Ketentuan Tugas:
a: Menurut teks tentang Dimas Kanjeng Taat Pribadi, pada tanggal berapa ia ditangkap di padepokannya?
b: Lanjutkan teks tentang Dimas Kanjeng Taat Pribadi, dimulai setelah kalimat terakhirnya.

Halaman:
·····

Di zaman serba digital seperti saat ini, ternyata masih banyak orang yang memakai "jubah" agama untuk menyembunyikan kedok (tipu-tipu), seperti fenomena Dimas Kanjeng Taat Pribadi.
    
Sejak ditangkap di padepokannya di Desa Wangkal, Gading, Kabupaten Probolinggo pada 22 September 2016, maka nama Dimas Kanjeng Taat Pribadi sontak mendadak terkenal ke seantero Indonesia.
    
Sang Guru Taat Pribadi disangka menjadi otak pembunuhan dua pengikutnya yakni Abdul Gani dan Ismail Hidayah, namun ia dikenal bukan karena kasus pembunuhannya, melainkan konon Dimas Kanjeng Taat Pribadi mampu menggandakan uang.
    
Pengikutnya percaya bahwa sang Guru mereka mampu menjadi penyelamat sekaligus utusan yang diberikan Tuhan untuk menyejahterakan mereka dengan kemampuannya.

·····

Catatan Mentah:
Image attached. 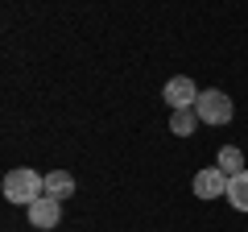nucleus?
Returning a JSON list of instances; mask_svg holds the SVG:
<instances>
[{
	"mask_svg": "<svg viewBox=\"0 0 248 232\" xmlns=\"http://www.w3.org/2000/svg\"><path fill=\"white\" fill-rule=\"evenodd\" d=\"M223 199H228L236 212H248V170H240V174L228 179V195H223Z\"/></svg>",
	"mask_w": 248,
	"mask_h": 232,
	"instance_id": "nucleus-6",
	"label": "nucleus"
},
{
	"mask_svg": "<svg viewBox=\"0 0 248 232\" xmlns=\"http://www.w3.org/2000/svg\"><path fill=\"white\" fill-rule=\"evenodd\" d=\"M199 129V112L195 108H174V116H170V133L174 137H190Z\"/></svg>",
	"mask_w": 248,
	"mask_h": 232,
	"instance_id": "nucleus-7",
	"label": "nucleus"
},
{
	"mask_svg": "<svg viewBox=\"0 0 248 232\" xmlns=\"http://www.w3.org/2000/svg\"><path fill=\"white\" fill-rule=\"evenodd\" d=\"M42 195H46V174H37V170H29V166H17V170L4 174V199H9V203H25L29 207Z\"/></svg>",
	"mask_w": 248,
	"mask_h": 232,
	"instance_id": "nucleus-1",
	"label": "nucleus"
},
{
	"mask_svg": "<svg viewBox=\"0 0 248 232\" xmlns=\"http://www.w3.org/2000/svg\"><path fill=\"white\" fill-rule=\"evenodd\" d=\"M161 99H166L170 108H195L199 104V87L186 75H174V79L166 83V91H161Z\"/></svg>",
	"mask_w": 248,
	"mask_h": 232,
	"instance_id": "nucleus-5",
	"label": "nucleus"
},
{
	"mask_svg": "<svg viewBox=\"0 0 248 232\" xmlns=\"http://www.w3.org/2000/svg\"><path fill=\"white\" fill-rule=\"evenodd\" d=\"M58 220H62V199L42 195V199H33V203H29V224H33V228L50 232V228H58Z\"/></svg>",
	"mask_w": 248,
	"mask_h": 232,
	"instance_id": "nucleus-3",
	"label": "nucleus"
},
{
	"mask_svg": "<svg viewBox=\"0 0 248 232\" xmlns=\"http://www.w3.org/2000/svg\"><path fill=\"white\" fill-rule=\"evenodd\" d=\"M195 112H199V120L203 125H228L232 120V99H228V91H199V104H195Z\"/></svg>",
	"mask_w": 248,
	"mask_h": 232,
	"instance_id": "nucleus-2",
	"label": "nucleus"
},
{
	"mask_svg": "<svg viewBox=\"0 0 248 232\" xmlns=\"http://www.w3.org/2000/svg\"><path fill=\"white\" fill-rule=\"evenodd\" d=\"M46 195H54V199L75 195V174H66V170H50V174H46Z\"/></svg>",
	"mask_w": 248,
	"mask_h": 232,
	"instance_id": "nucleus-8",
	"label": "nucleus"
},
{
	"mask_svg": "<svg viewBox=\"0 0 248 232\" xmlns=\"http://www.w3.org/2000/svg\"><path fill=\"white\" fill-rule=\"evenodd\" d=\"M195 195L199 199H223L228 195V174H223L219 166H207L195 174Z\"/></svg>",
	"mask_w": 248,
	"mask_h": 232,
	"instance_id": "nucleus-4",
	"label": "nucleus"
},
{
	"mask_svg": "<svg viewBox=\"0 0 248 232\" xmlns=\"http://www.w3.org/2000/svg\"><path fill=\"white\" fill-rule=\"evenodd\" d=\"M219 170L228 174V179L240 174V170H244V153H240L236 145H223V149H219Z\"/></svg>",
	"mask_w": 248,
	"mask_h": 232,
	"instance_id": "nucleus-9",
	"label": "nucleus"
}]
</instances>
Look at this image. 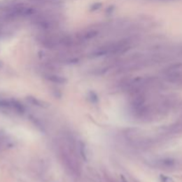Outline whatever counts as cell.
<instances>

·····

Jawaban Latihan:
a: Pada 22 September 2016.

b:
"Sama halnya seperti Nabi Sulaiman yang bisa berkomunikasi dengan Jin Ifrit, Kanjeng juga diberikan kemampuan serupa oleh Tuhan," ucap salah satu pengikut Taat Pribadi, Arifin Aming.
    
Awalnya, Arifin mendengar dari temannya akan kemampuan dari seorang Taat Pribadi yang sakti, namun Arifin akhirnya menyerahkan sejumlah mahar atau uang untuk digandakan, bahkan ia juga rela menginap di tenda-tenda di halaman padepokan.
    
"Saya masuk jadi 'santri' memang baru 2014 dan saya dapat informasi bahwa kabar ada uang yang diambil dari Gunung Lawu, ada seorang yang mengambil dari sana tapi wujudnya seperti apa itu yang tidak semua tahu, hanya Kanjeng saja yang mengontak dari sini," urainya.
    
Dia menceritakan saat dirinya mengaji bersama di lahan tenda santri. Dirinya melihat langit sangat terang melebihi sinar penerangan di sekitar lahan tersebut. "Saya saat itu bermunajat kepada Tuhan tiba-tiba ada gumpalan awan itu berwarna cerah melebihi lampun neon di sini," ungkapnya.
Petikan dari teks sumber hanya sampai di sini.